In theory, the justification could be mercy, that most Christian of virtues. In practice, kings sometimes issued pardons to political allies, or in exchange for compensation, or to get military conscripts.

As a result, as early as 1311 (you read that right), Parliament forced the king to promise that he would only pardon "by process of law and the custom of the realm." The idea was to rein in the pardon power, making it into an instrument of law, not of arbitrary royal prerogative.

Given that worry about the anti-legal nature of the pardon power was already more than 450 years old when the Founding Fathers drafted the U.S. Constitution during the hot summer of 1787, it's a bit surprising that the pardon power even made it in.

In Philadelphia, the more rights-oriented republicans, like George Mason of Virginia, questioned the whole idea of the pardon power. The more pro-executive participants, like Alexander Hamilton and James Wilson, managed to get it in, albeit without much debate. The idea was that pardons served mercy and could be expedient.

No one so much as hinted that the president could pardon himself. The king, after all, was above the law — he would never have to pardon himself because he could never be brought before one of his own courts. The president wasn't above the law.

At the North Carolina ratifying convention, the future Supreme Court justice James Iredell gave a lengthy defense of the need to have a merciful pardon power somewhere.

In the speech, Iredell pointed out that the president wouldn't be able to pardon an impeachment. The clear implication was that if the president was himself impeached, he could then be criminally tried. Iredell also commented that it was highly unlikely that the president would treasonously pardon a traitor — further reason to believe no one contemplated self-pardon.

But frankly, the history isn't the point. The basic problem with self-pardon is that it would make a mockery of the very idea that the U.S. operates under the rule of law. A president who could self-pardon could violate literally any federal law with impunity, knowing that the only risk was removal from office by impeachment.

We have a name for an elected leader who is outside the law: dictator. And dictatorship is fundamentally inconsistent with the republic established by the Constitution. In fact, it's a little difficult to think of any single idea that would more grossly violate the rule of law than a president free to break any and every law and then wave a get-out-of-jail-free card.

Of course, it's true that no court has ever held that the president can't pardon himself — because no president has so outrageously tried to flout our basic constitutional principles.

We can thank God for that. But more immediately, we can thank a constitutional structure that is designed to limit the institutional power of any single branch of government.

And that's why I can predict with complete confidence that no court would uphold a presidential self-pardon.

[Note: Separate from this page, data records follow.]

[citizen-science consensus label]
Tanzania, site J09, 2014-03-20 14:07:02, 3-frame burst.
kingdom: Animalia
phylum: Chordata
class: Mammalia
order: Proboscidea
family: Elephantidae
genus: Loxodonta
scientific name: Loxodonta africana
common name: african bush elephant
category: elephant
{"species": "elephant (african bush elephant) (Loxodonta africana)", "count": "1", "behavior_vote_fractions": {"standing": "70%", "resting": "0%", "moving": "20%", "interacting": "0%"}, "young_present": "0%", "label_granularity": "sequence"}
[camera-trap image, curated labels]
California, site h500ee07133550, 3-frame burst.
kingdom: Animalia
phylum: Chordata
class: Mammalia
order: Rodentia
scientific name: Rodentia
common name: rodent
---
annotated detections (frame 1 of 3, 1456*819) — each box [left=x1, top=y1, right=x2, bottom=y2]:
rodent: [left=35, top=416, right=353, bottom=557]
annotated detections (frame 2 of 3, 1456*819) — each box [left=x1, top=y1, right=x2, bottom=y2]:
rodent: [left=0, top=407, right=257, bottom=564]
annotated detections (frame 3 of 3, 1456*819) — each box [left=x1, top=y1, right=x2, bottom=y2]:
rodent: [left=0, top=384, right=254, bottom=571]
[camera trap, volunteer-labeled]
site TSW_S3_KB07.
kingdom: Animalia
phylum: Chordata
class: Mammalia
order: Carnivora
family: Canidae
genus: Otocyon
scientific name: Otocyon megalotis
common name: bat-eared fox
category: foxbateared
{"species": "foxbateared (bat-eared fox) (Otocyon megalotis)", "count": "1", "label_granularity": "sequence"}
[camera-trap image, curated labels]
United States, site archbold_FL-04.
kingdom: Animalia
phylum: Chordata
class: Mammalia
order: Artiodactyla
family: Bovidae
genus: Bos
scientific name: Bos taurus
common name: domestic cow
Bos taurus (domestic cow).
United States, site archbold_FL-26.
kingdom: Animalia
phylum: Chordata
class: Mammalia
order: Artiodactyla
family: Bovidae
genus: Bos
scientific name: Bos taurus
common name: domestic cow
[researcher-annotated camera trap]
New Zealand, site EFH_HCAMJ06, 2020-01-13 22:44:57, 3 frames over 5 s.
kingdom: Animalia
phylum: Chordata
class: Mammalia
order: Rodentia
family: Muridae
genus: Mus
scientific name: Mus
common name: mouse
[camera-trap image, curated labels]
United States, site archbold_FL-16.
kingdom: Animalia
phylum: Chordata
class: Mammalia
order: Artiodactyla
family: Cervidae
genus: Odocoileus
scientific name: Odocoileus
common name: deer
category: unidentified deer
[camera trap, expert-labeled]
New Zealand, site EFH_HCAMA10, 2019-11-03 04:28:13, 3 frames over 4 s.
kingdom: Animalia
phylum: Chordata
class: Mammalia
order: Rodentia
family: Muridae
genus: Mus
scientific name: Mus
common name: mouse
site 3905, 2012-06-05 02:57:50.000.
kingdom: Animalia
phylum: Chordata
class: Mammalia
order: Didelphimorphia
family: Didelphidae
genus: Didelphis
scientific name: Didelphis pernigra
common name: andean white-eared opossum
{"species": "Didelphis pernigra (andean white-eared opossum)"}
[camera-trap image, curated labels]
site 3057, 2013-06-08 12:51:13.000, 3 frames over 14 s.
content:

To do so would be to render the courts essentially useless as checks on the executive, to say nothing of Congress, which passes the laws in the first place.

This isn't a normal legal problem for courts to resolve by weighing plausible, competing arguments. It's the whole ball of wax: the survival of constitutional government. The courts will treat it as such.

If the president uses the pardon power to end investigations against his cronies and protect himself, that's a political problem that would call for a political solution, namely impeachment.

But if the president were to try to pardon himself, the courts would simply rule that the pardon was ineffectual. Once out of office, by impeachment or by the end of his term, the president would be subject to criminal charges.

It won't come to that, I believe. The Republic isn't about to turn into a dictatorship. To make sure things stay that way, no one should talk as though self-pardon is a realistic possibility. It isn't — not in a functioning democracy with the rule of law.

Noah Feldman is a Bloomberg View columnist. He is a professor of constitutional and international law at Harvard University and was a clerk to U.S. Supreme Court Justice David Souter. His seven books include "The Three Lives of James Madison: Genius, Partisan, President" and "Cool War: The Future of Global Competition."